Indy probably could have gone on as it was for decades. After all, the speedway and its original big race, the Indianapolis 500, have weathered near-bankruptcy, World Wars I and II and, most recently, a split in open-wheel racing that has seen most major teams and drivers desert the Indy 500 for the Championship Auto Racing Teams series.

But even CART car owner Chip Ganassi, whose team returned to Indy for the first time last May, has to admit The Speedway creates the biggest glow.

Ganassi-owned cars have won four CART titles, including last year's with Juan Montoya. It was Montoya who drove in the Indianapolis 500 for the first time this past May and won.

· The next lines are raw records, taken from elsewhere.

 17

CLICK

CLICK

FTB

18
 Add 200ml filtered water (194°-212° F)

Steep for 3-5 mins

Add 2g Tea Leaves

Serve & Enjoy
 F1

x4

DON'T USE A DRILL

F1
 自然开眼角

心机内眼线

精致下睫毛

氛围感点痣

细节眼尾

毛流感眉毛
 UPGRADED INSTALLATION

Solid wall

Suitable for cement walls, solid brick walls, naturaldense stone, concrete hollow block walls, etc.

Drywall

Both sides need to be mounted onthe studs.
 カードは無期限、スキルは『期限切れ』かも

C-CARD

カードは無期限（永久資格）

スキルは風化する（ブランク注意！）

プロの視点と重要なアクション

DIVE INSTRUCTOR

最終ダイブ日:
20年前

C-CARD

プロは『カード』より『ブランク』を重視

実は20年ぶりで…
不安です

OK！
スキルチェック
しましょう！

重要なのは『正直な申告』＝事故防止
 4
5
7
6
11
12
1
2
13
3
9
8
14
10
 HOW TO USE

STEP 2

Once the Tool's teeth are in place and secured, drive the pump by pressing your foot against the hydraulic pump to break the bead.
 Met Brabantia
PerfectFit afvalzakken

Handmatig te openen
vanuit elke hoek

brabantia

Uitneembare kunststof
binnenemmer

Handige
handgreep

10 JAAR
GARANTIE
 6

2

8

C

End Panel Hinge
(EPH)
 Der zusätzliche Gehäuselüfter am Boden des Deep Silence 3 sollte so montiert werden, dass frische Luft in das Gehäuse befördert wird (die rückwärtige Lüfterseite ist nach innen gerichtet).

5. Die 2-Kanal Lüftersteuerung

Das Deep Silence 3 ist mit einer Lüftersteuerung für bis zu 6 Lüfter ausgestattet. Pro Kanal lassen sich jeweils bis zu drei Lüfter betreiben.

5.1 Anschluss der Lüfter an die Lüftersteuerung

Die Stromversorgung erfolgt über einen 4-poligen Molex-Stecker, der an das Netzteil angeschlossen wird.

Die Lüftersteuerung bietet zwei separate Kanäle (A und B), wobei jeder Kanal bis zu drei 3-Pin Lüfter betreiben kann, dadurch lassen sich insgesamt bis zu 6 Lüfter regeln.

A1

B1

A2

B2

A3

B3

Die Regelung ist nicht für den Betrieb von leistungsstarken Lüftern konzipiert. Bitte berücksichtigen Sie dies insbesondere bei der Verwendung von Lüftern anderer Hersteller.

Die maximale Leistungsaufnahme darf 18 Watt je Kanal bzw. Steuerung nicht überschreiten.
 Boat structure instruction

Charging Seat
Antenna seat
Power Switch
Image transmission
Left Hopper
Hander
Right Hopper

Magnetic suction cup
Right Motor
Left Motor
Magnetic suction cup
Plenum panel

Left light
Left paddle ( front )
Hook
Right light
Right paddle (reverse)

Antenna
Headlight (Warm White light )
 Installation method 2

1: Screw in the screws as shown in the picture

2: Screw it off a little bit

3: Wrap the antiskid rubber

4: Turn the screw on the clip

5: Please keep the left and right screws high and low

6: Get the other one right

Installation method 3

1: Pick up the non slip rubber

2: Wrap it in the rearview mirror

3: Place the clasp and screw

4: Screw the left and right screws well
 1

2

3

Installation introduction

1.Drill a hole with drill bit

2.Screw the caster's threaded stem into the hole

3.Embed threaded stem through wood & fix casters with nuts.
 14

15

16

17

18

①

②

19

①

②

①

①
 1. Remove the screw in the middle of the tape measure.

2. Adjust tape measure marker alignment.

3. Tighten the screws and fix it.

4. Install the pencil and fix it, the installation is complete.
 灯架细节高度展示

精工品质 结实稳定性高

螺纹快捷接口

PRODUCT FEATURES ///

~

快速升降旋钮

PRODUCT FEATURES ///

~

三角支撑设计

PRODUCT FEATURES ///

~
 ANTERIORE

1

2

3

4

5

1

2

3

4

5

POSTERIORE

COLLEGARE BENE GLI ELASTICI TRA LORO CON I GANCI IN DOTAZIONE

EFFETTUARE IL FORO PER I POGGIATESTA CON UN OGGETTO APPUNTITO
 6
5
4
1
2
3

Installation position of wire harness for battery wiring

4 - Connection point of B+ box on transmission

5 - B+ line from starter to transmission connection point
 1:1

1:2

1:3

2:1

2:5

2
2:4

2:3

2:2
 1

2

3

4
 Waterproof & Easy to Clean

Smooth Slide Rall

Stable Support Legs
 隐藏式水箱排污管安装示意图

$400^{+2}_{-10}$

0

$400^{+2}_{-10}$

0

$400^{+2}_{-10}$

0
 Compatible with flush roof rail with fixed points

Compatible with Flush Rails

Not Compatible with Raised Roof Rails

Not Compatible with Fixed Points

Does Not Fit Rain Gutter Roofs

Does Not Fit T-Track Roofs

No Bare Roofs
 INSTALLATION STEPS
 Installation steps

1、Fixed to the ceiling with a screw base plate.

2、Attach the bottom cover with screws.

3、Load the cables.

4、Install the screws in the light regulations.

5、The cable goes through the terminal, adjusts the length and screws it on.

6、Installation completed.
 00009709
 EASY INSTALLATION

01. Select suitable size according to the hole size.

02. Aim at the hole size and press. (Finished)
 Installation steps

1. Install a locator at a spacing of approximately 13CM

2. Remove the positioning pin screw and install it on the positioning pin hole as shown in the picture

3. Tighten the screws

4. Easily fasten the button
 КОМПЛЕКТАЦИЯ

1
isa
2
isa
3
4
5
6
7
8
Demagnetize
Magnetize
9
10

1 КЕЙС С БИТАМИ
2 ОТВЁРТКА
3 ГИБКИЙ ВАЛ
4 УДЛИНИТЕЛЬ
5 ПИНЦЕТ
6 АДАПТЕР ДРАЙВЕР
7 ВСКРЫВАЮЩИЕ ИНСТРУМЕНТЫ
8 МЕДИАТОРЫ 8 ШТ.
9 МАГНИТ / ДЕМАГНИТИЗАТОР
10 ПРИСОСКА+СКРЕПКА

"After winning the Indianapolis 500," says Ganassi, "people who had never been interested in auto racing mentioned to me that they knew about Indy and knew Juan was the winner. It was front-page news on sports pages across the country. And, for us, it was obvious something big had happened.

"Indianapolis," says Ganassi, "is the Cooperstown of auto racing."

It is an apt description in terms of the meaning of the sport to the town. And yet, it sounds a loud contrast. In Cooperstown, N.Y., as Detroit Free Press writer John Lowe wrote recently, "The loudest noise all day ... might be the noon whistle."

In Indy, engines roar.

And hearts pound.

Even from a European perspective, says Formula One car owner Eddie Jordan, "I think the Indianapolis 500 is No. 1. And I say that without reservation."

Jordan says: "We can talk about Monaco, Monza or wherever you like, but ... I [have] stood on the front row of Indy for an Indy 500 race. To see those stands full of 450,000 to 500,000 people in one arena is probably the biggest and the greatest sporting thrill that I've ever witnessed.